Caryn sat back and ordered another highball.

Driving home, floating a little, she decided that if it weren’t for Cornelia she would never see her brother except at family events. The old lady sitting in her big empty mansion placed a lot of store in blood relationships, possibly because she could never bear children of her own. Caryn hadn’t discussed with Abner what they would do with the house once their mother passed on. She didn’t care to live there herself, and she didn’t think even Abner could fill it with trophies and autographed baseballs. The paintings, tapestries, and statuary that decorated it would bring a fortune at auction even by Crownover standards, but she doubted the house itself would attract a private buyer. When it was built, the enormous staff required to maintain it had cost only pennies a day, but in recent years adequate help for a reasonable wage had become scarce—
good
help, as perceived by the vanishing members of Cornelia’s class and generation, was close to nonexistent—and brass went unpolished and cobwebs laced the crystals of Catherine the Great’s chandelier in the front hall. It was simply too much house even for a billionaire, and billionaires no longer even changed planes in Detroit on their way between coasts. Probably the family would donate the building and its six acres to the City of Grosse Pointe to beat the taxes, and probably the city would tear down the building and sell the lot to a developer. The materials and fixtures alone would fund another war memorial.

Ted’s Eldorado was parked in the garage when she pulled in and cut the Corvette’s motor. When she got out he was leaning through the connecting doorway to the kitchen. He was in his shirtsleeves, but his necktie was done up, which meant he hadn’t been there long. His curly hair needed combing. It usually did. It was a weave, and he thought if he left it a little disheveled, no one would notice. It was one of several areas where his and Caryn’s opinions differed. He looked anxious.

“I expected you home earlier,” he said.

“I didn’t expect you at all. Is Opal all right?” A fist in a nice glove closed on her heart.

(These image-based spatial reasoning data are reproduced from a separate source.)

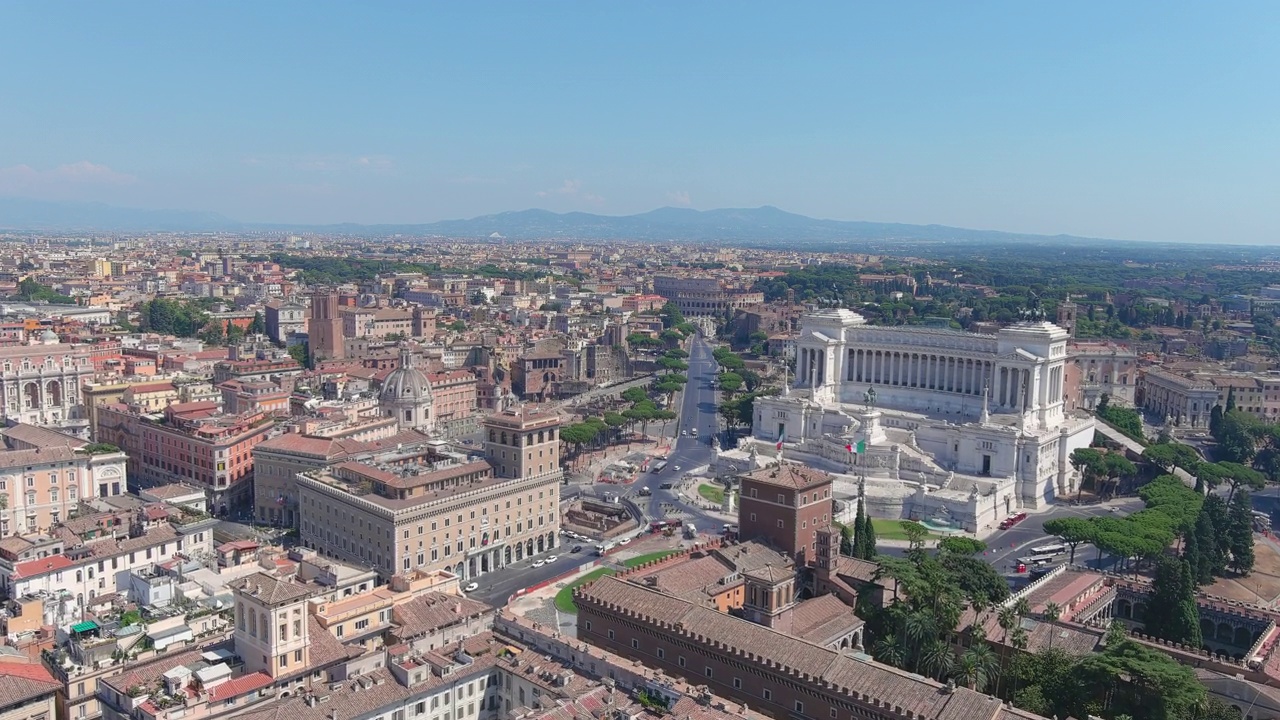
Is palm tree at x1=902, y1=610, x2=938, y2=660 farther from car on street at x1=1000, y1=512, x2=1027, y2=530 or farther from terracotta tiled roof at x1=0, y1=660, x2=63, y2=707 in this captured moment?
car on street at x1=1000, y1=512, x2=1027, y2=530

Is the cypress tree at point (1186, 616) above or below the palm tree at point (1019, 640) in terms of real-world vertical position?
below

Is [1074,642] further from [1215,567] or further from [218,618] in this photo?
[218,618]

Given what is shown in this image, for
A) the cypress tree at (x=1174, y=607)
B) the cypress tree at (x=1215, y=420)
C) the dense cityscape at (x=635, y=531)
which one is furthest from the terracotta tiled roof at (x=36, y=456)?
the cypress tree at (x=1215, y=420)

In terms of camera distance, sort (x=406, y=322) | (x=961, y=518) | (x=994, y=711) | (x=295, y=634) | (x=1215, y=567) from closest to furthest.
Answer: (x=994, y=711), (x=295, y=634), (x=1215, y=567), (x=961, y=518), (x=406, y=322)

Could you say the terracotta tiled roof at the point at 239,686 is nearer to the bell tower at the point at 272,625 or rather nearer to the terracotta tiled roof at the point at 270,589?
the bell tower at the point at 272,625

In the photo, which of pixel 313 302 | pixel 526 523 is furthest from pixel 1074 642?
pixel 313 302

“She’s running a fever. Netta called me at the office when she couldn’t reach you. I called Doctor Farhat. He doesn’t think it’s serious, but he’s sending an ambulance.”

She was sure she’d given the governess the number at Sinbad’s, but she didn’t stand there arguing. At the mention of
fever
she pushed through the doorway, nearly colliding with her husband. He followed her into the living room and up the stairs to Opal’s bedroom, saying something reassuring. But she heard the concern in his tone. Whether it was over their daughter or because Caryn hadn’t been on hand when the situation changed, she couldn’t tell.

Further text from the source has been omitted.